Use phase considerations
Vehicle-pavement interaction, tire-pavement noise, stormwater management, urban heat island, safety and lighting all fall under the "use phase" of a pavement's life. Some general strategies to optimize sustainability during this phase include:
- Maintain smoothness
- Avoid utility cuts
- Effective surface textures for noise control
- Pervious pavements for stormwater runoff
- Surface friction for safety
Pavement maintenance & preservation considerations
When it comes to the pavement maintenance and preservation stage, there are several items to consider. These include limited new material use, thinner cross sections, maintaining a high level of smoothness, an increased construction quality, and lower life cycle costs correlated with lower environmental burden, which is affected by treatment, materials, and timing of the maintenance and preservation.
End of life considerations
When it comes time to replace the pavement, where possible, one should work with the pavement in-place, such as in-place recycling with HMA or on-site recycling with PCC. Other considerations for the end-of-life phase include increasing the use of recycled materials (RAP, RAS, RCA) and reducing the use of virgin materials.
No single activity makes a pavement more sustainable.
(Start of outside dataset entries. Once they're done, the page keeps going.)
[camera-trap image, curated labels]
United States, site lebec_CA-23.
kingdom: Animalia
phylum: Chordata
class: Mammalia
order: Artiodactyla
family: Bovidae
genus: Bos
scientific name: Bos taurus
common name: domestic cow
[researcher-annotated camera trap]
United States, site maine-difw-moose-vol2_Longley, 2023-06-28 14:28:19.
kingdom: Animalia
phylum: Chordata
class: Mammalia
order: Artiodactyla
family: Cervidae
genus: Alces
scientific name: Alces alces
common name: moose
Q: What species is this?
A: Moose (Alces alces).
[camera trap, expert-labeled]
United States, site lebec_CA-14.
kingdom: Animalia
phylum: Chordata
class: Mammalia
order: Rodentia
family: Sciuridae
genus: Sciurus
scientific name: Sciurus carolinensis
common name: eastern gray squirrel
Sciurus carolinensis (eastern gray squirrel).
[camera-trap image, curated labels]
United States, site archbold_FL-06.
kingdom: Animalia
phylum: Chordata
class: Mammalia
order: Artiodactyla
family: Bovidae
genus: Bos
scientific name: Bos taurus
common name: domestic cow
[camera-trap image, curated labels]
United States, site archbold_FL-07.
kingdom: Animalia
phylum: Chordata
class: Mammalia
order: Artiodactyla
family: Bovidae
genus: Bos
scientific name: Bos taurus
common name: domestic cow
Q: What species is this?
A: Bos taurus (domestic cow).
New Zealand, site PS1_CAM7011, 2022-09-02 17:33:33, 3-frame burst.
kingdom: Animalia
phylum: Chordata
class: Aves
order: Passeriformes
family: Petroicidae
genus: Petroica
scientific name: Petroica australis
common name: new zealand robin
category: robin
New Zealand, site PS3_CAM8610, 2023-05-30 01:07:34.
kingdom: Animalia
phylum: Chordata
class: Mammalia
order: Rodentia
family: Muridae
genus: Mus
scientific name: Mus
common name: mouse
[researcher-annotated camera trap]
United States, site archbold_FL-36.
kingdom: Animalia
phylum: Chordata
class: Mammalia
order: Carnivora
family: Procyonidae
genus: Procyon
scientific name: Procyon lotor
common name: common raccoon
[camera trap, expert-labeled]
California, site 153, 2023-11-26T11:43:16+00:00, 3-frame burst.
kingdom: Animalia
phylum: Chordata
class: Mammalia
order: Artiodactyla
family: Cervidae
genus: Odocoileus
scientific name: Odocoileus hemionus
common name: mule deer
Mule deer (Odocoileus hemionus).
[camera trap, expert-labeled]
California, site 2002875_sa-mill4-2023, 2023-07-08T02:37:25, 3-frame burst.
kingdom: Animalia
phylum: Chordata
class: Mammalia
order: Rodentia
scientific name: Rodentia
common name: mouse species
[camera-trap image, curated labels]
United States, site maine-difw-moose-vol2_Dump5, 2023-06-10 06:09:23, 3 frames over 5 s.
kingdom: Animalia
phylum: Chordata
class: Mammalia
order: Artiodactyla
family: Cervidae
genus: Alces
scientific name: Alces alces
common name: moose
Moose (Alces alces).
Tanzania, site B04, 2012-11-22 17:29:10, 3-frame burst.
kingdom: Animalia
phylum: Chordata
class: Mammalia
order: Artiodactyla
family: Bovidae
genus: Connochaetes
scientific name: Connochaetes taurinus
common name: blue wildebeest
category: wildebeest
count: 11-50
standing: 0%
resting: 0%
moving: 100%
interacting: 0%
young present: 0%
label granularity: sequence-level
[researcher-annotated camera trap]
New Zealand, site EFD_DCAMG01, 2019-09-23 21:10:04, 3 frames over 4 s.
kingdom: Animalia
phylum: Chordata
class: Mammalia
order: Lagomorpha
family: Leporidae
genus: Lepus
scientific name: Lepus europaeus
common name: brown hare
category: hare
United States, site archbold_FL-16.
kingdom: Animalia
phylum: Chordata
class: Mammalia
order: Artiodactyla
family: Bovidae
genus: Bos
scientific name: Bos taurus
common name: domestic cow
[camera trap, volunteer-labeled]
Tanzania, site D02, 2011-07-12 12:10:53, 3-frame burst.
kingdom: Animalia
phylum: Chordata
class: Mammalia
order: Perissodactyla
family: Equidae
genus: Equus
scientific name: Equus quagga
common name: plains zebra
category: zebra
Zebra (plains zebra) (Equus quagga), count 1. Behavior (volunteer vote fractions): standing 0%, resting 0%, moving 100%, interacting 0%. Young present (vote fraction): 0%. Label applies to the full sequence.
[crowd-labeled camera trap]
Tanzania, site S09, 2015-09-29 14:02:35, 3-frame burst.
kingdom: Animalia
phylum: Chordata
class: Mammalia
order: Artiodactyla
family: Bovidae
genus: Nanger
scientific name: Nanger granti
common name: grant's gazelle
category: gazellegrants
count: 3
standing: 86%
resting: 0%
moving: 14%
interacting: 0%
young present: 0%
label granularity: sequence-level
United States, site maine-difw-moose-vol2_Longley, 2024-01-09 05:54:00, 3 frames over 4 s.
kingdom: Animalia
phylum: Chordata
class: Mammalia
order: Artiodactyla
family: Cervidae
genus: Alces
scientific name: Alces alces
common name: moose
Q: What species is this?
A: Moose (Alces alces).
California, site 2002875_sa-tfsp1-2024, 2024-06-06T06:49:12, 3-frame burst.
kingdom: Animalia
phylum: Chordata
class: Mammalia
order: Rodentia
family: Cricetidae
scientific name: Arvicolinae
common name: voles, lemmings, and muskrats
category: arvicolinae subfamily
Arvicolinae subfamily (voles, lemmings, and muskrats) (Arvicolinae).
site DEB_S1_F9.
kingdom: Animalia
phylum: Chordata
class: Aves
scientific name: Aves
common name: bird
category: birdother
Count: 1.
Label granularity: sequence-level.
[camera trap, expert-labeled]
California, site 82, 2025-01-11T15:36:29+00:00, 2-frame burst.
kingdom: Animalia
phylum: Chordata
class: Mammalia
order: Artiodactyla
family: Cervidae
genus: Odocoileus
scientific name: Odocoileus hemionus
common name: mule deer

Some of these best practices however can result in large changes in environmental, social and economic impact factors. In general, most organizational approaches to sustainability involve rethinking priorities and ultimately placing more emphasis on the social and especially the environmental components of sustainability.
However, an increasing number of agencies, companies, organizations, institutes, and governing bodies are embracing principles of sustainability in managing their activities and conducting business. Whether it’s with legislation or through public opinion, sustainable efforts are going to become the norm. It’s a good idea to familiarize yourself with the FHWA Sustainable Pavements Program now and be a step ahead of your competition for when it’s a requirement and not just a consideration.